[INFORMATION GIVEN]

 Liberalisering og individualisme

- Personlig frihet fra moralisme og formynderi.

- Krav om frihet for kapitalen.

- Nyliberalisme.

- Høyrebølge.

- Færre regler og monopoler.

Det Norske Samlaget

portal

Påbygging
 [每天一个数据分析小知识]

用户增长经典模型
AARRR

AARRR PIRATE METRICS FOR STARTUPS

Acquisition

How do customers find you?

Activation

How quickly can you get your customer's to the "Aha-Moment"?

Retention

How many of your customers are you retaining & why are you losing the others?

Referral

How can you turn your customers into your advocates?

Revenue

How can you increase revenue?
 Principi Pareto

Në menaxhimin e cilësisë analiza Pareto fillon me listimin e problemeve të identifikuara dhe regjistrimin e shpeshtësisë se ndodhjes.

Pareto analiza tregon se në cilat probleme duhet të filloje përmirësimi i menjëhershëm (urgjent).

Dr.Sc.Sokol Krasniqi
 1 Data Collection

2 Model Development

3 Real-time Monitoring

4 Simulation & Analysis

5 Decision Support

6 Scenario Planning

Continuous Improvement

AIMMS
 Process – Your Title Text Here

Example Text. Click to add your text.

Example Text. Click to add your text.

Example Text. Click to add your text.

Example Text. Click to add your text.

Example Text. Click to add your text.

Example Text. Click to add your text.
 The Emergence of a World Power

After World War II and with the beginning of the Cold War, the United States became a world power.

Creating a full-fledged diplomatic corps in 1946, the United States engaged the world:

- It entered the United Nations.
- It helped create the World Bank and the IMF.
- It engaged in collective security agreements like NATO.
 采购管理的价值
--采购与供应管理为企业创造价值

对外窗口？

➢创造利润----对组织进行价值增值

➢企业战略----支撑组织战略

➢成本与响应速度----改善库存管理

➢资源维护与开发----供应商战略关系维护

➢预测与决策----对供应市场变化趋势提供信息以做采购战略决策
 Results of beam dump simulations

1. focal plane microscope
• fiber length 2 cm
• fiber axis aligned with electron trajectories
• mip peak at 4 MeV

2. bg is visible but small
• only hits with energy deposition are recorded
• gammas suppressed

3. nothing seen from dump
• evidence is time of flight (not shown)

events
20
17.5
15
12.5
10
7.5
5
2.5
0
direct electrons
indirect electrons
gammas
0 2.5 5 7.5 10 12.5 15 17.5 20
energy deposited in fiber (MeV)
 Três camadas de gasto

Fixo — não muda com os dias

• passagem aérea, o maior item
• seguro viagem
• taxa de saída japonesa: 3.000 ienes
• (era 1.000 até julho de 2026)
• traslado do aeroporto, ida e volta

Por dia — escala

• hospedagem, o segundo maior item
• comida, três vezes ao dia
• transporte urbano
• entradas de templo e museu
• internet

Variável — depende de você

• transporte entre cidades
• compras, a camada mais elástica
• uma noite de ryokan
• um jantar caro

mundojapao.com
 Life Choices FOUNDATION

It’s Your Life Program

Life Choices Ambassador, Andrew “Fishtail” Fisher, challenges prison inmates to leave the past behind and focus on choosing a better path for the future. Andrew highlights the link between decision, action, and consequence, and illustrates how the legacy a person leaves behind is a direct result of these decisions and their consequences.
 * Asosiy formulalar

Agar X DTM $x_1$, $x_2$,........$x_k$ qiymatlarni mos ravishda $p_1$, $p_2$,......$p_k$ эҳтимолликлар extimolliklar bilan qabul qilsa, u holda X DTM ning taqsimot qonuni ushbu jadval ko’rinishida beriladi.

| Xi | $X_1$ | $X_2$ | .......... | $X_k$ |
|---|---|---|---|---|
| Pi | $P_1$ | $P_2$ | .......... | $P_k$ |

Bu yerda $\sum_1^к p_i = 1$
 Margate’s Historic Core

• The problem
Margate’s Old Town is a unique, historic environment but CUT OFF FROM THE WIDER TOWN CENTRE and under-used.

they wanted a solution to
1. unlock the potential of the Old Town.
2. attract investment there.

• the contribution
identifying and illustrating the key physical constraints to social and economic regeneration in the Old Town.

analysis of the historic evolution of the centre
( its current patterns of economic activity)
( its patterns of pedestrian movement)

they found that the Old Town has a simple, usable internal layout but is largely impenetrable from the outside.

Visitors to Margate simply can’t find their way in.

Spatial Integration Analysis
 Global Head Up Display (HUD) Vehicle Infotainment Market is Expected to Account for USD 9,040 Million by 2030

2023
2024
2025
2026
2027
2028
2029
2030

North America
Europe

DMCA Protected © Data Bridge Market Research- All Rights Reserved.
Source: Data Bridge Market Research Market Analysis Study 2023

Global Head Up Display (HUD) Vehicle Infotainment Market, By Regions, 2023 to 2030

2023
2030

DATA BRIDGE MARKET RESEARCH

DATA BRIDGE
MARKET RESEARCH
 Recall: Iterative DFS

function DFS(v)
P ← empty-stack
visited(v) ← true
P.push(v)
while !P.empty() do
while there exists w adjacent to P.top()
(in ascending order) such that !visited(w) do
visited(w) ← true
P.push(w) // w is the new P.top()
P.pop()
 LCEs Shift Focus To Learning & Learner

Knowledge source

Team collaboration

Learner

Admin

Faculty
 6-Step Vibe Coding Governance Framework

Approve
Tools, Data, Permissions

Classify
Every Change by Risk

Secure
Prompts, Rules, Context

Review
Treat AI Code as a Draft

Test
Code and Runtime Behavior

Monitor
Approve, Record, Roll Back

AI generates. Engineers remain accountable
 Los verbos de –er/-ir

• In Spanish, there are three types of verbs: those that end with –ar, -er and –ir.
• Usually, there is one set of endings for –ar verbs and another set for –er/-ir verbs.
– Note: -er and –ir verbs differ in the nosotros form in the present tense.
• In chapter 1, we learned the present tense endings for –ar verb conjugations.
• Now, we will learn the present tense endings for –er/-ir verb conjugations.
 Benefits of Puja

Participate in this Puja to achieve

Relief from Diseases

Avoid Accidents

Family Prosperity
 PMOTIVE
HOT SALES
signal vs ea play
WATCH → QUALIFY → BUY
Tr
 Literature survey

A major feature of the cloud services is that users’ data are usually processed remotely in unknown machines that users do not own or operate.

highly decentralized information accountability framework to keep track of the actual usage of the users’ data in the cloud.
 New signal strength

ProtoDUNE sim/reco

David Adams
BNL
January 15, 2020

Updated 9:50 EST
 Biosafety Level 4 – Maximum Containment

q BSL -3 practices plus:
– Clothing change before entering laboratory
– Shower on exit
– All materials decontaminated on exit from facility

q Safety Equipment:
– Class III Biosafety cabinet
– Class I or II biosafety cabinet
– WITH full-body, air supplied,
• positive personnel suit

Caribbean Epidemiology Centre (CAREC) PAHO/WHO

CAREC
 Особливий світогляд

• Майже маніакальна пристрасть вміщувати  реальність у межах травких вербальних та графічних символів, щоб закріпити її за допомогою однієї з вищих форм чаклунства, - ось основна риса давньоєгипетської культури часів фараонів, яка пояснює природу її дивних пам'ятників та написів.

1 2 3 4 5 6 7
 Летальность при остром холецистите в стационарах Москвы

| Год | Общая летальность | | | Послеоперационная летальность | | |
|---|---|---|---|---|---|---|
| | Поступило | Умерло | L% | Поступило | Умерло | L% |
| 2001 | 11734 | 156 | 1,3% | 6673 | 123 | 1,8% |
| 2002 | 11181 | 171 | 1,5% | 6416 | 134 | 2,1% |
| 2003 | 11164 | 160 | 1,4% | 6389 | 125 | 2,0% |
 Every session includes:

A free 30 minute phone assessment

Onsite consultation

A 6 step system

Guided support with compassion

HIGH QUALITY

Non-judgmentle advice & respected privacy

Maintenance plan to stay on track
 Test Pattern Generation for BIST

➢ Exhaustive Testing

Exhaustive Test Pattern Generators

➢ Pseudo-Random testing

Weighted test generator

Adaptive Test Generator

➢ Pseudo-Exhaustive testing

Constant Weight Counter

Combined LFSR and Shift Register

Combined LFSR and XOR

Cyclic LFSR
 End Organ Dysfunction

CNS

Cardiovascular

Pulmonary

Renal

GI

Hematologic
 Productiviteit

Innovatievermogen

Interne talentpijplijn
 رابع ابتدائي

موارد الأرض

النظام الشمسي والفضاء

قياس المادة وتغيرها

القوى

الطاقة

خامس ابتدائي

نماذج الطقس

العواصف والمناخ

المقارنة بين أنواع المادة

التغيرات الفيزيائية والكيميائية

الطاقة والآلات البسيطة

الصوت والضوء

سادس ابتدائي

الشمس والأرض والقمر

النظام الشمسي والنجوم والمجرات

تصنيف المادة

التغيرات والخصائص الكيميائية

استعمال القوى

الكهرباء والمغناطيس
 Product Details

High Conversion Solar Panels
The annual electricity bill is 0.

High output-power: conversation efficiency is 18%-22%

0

[PROBLEM TO WORK ON]
What you return must be the lines above that run from the line with "AARRR PIRATE METRICS FOR STARTUPS" to the line with "2. bg is visible but small", inclusive, each copied exactly.

[REPLY TO THE TASK]
AARRR PIRATE METRICS FOR STARTUPS

Acquisition

How do customers find you?

Activation

How quickly can you get your customer's to the "Aha-Moment"?

Retention

How many of your customers are you retaining & why are you losing the others?

Referral

How can you turn your customers into your advocates?

Revenue

How can you increase revenue?
 Principi Pareto

Në menaxhimin e cilësisë analiza Pareto fillon me listimin e problemeve të identifikuara dhe regjistrimin e shpeshtësisë se ndodhjes.

Pareto analiza tregon se në cilat probleme duhet të filloje përmirësimi i menjëhershëm (urgjent).

Dr.Sc.Sokol Krasniqi
 1 Data Collection

2 Model Development

3 Real-time Monitoring

4 Simulation & Analysis

5 Decision Support

6 Scenario Planning

Continuous Improvement

AIMMS
 Process – Your Title Text Here

Example Text. Click to add your text.

Example Text. Click to add your text.

Example Text. Click to add your text.

Example Text. Click to add your text.

Example Text. Click to add your text.

Example Text. Click to add your text.
 The Emergence of a World Power

After World War II and with the beginning of the Cold War, the United States became a world power.

Creating a full-fledged diplomatic corps in 1946, the United States engaged the world:

- It entered the United Nations.
- It helped create the World Bank and the IMF.
- It engaged in collective security agreements like NATO.
 采购管理的价值
--采购与供应管理为企业创造价值

对外窗口？

➢创造利润----对组织进行价值增值

➢企业战略----支撑组织战略

➢成本与响应速度----改善库存管理

➢资源维护与开发----供应商战略关系维护

➢预测与决策----对供应市场变化趋势提供信息以做采购战略决策
 Results of beam dump simulations

1. focal plane microscope
• fiber length 2 cm
• fiber axis aligned with electron trajectories
• mip peak at 4 MeV

2. bg is visible but small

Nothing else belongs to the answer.